**Input for this task**:
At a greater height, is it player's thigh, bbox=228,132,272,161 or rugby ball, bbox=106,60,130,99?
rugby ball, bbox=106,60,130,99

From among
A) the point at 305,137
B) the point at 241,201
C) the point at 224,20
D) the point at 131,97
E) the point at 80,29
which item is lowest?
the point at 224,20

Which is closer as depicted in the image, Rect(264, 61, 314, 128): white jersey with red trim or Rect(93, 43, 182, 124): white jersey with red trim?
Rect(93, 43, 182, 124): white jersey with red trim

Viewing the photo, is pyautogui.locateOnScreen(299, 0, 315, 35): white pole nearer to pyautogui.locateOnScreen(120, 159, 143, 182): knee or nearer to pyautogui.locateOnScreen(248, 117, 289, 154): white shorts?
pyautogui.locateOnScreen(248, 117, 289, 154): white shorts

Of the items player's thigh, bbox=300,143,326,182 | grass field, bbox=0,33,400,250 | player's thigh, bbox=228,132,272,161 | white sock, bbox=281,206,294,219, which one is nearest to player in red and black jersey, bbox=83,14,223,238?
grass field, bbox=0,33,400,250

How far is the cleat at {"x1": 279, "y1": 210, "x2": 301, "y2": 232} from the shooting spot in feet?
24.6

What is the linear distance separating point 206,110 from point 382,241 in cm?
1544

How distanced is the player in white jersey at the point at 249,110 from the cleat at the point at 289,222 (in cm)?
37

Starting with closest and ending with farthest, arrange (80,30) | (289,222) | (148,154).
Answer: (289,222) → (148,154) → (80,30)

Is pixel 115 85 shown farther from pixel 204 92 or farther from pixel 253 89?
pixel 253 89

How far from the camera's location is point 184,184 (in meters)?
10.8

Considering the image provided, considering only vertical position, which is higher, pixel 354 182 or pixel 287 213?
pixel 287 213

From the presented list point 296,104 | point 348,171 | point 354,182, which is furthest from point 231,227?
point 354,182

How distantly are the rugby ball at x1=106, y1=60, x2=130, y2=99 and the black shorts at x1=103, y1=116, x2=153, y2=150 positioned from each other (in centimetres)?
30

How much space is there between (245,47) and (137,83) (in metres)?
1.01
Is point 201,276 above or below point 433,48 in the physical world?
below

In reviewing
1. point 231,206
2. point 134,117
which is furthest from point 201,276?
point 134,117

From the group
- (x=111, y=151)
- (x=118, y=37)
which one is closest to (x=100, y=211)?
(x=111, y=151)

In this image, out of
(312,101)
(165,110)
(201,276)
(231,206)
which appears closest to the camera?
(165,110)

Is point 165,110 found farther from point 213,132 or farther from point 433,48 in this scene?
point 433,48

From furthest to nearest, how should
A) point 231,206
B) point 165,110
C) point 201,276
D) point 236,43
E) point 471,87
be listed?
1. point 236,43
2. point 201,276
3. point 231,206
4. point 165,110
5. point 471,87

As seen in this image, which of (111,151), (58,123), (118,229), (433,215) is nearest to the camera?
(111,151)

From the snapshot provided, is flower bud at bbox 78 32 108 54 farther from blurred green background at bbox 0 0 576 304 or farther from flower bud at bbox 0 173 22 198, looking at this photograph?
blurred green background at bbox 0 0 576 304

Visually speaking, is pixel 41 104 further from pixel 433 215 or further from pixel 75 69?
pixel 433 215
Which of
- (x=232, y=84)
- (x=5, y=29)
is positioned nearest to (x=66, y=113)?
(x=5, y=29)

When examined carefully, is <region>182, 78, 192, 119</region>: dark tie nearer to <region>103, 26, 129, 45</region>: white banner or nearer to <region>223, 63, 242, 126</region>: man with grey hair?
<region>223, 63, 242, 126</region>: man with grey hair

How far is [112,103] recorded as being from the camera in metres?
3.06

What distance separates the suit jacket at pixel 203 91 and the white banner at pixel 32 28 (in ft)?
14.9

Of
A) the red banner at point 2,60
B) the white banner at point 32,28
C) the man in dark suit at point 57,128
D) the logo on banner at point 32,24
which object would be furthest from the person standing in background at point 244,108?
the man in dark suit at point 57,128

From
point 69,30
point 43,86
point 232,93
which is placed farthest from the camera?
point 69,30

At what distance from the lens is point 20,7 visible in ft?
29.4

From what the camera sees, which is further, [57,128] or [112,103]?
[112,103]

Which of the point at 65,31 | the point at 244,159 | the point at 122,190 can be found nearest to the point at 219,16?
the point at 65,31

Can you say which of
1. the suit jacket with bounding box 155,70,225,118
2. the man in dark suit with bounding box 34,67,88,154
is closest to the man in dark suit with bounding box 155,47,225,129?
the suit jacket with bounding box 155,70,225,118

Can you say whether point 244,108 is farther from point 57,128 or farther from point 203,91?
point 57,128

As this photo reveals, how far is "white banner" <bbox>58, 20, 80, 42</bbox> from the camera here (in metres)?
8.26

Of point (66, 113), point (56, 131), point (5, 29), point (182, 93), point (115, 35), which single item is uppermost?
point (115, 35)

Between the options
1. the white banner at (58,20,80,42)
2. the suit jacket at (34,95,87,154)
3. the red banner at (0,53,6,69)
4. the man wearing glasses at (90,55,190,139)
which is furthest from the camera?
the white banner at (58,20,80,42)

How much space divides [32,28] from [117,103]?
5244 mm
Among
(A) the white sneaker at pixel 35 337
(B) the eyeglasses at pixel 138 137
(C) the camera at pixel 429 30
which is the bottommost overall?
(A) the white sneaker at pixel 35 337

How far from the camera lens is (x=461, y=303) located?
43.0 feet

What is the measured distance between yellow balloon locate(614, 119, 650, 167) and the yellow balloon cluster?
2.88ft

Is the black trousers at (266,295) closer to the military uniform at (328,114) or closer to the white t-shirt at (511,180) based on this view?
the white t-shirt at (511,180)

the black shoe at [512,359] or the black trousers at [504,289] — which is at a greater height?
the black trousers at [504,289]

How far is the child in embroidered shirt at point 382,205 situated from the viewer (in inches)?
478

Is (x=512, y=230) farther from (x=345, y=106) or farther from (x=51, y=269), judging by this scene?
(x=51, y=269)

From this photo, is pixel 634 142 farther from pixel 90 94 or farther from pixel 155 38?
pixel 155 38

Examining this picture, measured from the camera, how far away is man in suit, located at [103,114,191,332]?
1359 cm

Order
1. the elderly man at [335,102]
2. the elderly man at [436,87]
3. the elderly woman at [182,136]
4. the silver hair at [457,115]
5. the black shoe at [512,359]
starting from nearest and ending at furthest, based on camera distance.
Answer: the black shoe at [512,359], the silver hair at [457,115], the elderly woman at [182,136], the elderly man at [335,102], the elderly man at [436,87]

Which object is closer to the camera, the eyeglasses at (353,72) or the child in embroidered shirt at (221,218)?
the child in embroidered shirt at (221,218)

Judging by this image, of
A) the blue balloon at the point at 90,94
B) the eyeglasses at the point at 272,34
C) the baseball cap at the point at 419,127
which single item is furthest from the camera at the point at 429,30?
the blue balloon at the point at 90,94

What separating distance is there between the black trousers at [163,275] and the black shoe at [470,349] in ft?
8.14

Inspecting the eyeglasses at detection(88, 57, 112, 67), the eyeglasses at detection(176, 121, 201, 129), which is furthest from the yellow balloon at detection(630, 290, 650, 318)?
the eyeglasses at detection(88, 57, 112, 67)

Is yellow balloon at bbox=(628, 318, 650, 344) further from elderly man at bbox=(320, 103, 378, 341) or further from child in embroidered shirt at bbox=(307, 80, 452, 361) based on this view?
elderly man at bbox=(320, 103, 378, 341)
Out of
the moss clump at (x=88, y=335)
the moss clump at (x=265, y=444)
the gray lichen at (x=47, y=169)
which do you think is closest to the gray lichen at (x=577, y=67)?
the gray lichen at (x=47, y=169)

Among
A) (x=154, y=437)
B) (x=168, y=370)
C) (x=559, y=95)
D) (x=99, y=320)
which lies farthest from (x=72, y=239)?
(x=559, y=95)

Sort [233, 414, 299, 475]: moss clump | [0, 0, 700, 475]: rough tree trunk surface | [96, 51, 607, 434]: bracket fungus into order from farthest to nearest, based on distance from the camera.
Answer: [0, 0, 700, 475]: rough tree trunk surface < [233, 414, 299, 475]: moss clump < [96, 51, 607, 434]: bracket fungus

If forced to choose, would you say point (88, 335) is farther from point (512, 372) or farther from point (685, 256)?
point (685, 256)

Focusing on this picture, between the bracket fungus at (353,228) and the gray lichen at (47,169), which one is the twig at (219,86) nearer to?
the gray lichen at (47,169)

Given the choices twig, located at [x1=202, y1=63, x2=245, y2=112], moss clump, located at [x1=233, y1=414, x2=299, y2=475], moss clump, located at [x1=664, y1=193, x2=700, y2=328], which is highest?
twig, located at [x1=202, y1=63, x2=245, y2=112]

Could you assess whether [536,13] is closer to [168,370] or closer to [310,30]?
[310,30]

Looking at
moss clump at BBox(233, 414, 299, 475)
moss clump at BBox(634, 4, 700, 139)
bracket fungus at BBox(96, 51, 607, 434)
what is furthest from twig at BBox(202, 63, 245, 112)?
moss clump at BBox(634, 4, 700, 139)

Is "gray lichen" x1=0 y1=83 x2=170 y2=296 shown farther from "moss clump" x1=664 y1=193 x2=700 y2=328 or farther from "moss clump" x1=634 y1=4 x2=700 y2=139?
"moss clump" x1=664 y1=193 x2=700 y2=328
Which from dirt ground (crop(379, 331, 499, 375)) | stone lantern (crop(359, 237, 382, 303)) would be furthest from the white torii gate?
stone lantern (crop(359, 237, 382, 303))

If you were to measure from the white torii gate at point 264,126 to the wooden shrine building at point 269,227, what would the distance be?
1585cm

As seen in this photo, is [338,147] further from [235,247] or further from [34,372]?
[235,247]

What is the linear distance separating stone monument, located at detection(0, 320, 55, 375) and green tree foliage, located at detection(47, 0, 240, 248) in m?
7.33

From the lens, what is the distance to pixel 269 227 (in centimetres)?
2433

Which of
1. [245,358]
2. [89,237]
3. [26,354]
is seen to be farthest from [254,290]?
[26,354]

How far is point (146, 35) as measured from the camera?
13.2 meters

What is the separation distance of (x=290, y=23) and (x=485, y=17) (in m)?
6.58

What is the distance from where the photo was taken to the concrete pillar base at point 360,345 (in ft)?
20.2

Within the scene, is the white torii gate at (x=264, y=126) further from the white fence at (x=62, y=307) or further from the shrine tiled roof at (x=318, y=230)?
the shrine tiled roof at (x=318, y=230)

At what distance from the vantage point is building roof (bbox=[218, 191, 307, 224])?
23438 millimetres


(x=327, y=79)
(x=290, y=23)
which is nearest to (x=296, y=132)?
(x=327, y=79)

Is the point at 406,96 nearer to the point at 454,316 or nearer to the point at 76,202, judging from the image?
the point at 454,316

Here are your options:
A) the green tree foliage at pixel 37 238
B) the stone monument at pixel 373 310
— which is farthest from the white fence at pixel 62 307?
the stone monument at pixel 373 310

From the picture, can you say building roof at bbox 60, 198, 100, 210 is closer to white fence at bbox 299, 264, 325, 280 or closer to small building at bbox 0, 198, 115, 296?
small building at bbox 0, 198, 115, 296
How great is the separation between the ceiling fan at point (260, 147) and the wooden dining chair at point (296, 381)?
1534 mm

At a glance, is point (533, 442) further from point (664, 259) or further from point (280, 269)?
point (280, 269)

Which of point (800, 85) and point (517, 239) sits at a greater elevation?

**Written instruction**:
Reproduce word for word the lines of the listing, starting with the line containing "What is the separation" and going on through the final line of the listing.

**Exercise response**:
What is the separation distance of (x=290, y=23) and (x=485, y=17) (in m)?
6.58

What is the distance from where the photo was taken to the concrete pillar base at point 360,345 (in ft)?
20.2

Within the scene, is the white torii gate at (x=264, y=126) further from the white fence at (x=62, y=307) or further from the shrine tiled roof at (x=318, y=230)?
the shrine tiled roof at (x=318, y=230)

At what distance from the vantage point is building roof (bbox=[218, 191, 307, 224])?
23438 millimetres


(x=327, y=79)
(x=290, y=23)
which is nearest to (x=296, y=132)?
(x=327, y=79)

Is the point at 406,96 nearer to the point at 454,316 or nearer to the point at 76,202, judging from the image?
the point at 454,316

Here are your options:
A) the green tree foliage at pixel 37 238
B) the stone monument at pixel 373 310
— which is farthest from the white fence at pixel 62 307?
the stone monument at pixel 373 310

From the picture, can you say building roof at bbox 60, 198, 100, 210 is closer to white fence at bbox 299, 264, 325, 280 or closer to small building at bbox 0, 198, 115, 296?
small building at bbox 0, 198, 115, 296
How great is the separation between the ceiling fan at point (260, 147) and the wooden dining chair at point (296, 381)?
1534 mm

At a glance, is point (533, 442) further from point (664, 259) or further from point (280, 269)?
point (280, 269)

Which of point (800, 85) and point (517, 239) sits at a greater elevation?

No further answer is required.